• _TRECHO SELECIONADO_
Torcedores rivais trocam 'mono' por 'tonto' ao fazer ataques contra Vinicius Junior
LISBOA, PORTUGAL (FOLHAPRESS) - Os ataques contra o jogador brasileiro Vinicius Junior continuam, mas os termos ofensivos mudaram. Na sexta-feira (3), o atacante foi expulso de campo após ter agredido um adversário no estádio Mestalla, em Valência, e, quando o cartão vermelho foi mostrado, alguns torcedores do Valencia iniciaram um coro de "tonto, tonto". Um vídeo com o xingamento se espalhou nas redes sociais. Pela expulsão, Vinicius foi punido com dois jogos de suspensão.
O coro de "tonto, tonto" substituiu o de "mono, mono" ("macaco, macaco", em espanhol), que rendeu punições ao Valencia e a três de seus torcedores depois de um jogo no mesmo estádio Mestalla, em maio de 2023.
"Trata-se de uma estratégia usada por grupos neonazistas espanhóis nas redes sociais", disse Esteban Ibarra, presidente da ONG madrilena Movimiento Contra la Intolerancia. "Para evitar bloqueios, eles substituem a palavra holocausto por holocuento", acrescentou, referindo-se ao método utilizado para propagar a mentira segundo a qual o assassinato sistemático de 6 milhões de judeus por parte do regime nazista não ocorreu.
Vinicius foi expulso por um lance corriqueiro do jogo, em que revidou uma provocação do goleiro macedônio Dimitrievski e foi flagrado pelo árbitro de vídeo. O brasileiro usou as redes sociais para pedir desculpas aos torcedores e a seus companheiros de clube.

• _INFORMAÇÕES EXIBIDAS_
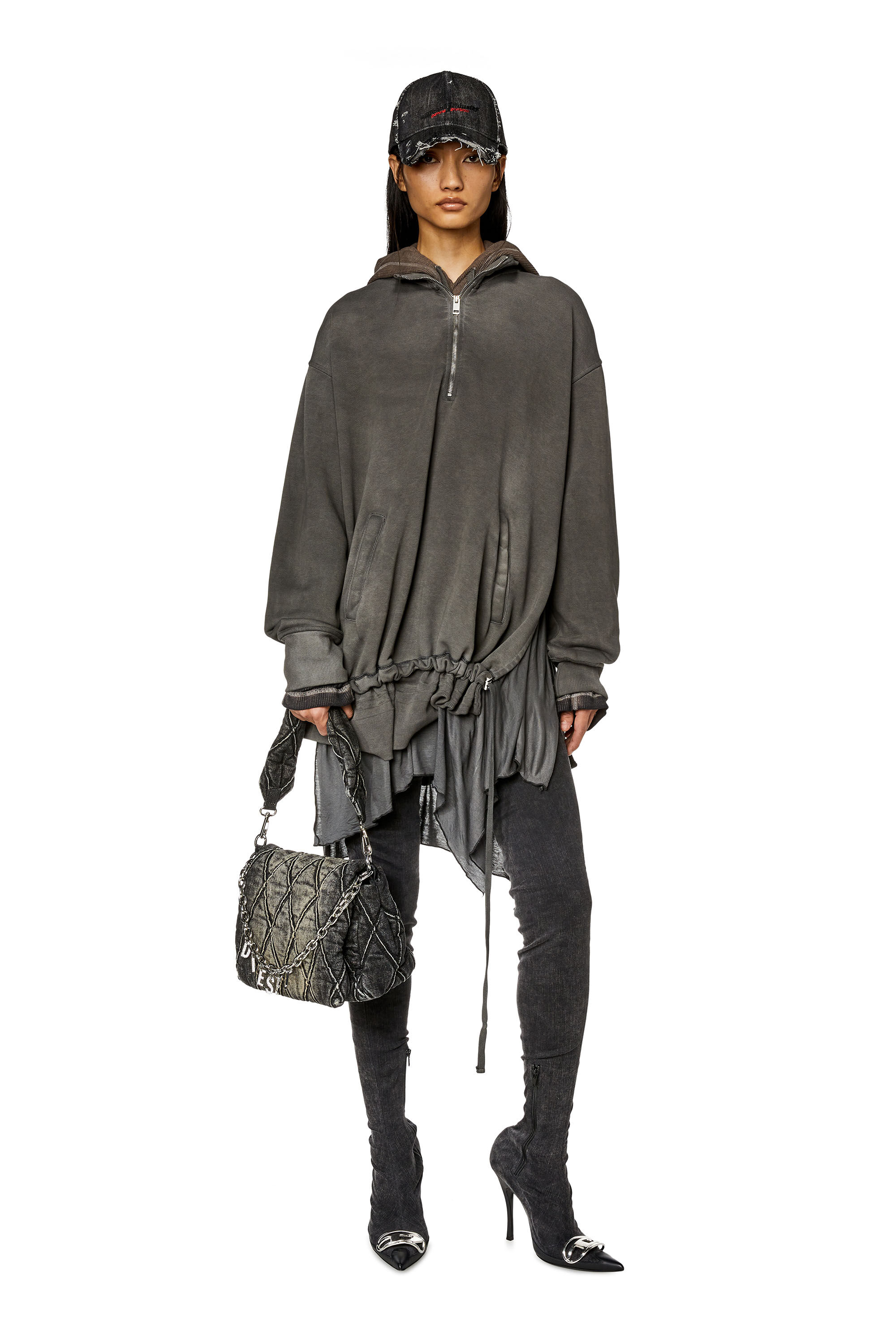 DIESEL ☆ Charm-D M-Shoulder bag in llic camo canvas Women's Charm-D M-Shoulder bag in metallic camo canvas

• _TRABALHO A REALIZAR_
1/ Extraia da notícia sobre Vinicius Junior o trecho que se abre com as palavras que contêm "Torcedores rivais trocam" e se fecha com "maio de 2023.".
2/ Com base na notícia sobre Vinicius Junior, explique por que, segundo Esteban Ibarra, grupos neonazistas espanhóis trocam a palavra holocausto por holocuento nas redes sociais.
3/ De acordo com a notícia sobre Vinicius Junior, quantos jogos de suspensão o jogador recebeu pela expulsão?

• _RESPOSTAS POR ITEM_
1/
Torcedores rivais trocam 'mono' por 'tonto' ao fazer ataques contra Vinicius Junior
LISBOA, PORTUGAL (FOLHAPRESS) - Os ataques contra o jogador brasileiro Vinicius Junior continuam, mas os termos ofensivos mudaram. Na sexta-feira (3), o atacante foi expulso de campo após ter agredido um adversário no estádio Mestalla, em Valência, e, quando o cartão vermelho foi mostrado, alguns torcedores do Valencia iniciaram um coro de "tonto, tonto". Um vídeo com o xingamento se espalhou nas redes sociais. Pela expulsão, Vinicius foi punido com dois jogos de suspensão.
O coro de "tonto, tonto" substituiu o de "mono, mono" ("macaco, macaco", em espanhol), que rendeu punições ao Valencia e a três de seus torcedores depois de um jogo no mesmo estádio Mestalla, em maio de 2023.

2/ Segundo Esteban Ibarra, esses grupos fazem a troca para evitar bloqueios nas redes sociais. É a mesma estratégia de substituir um termo por outro parecido que ele associa à troca de "mono" por "tonto".

3/ Dois jogos.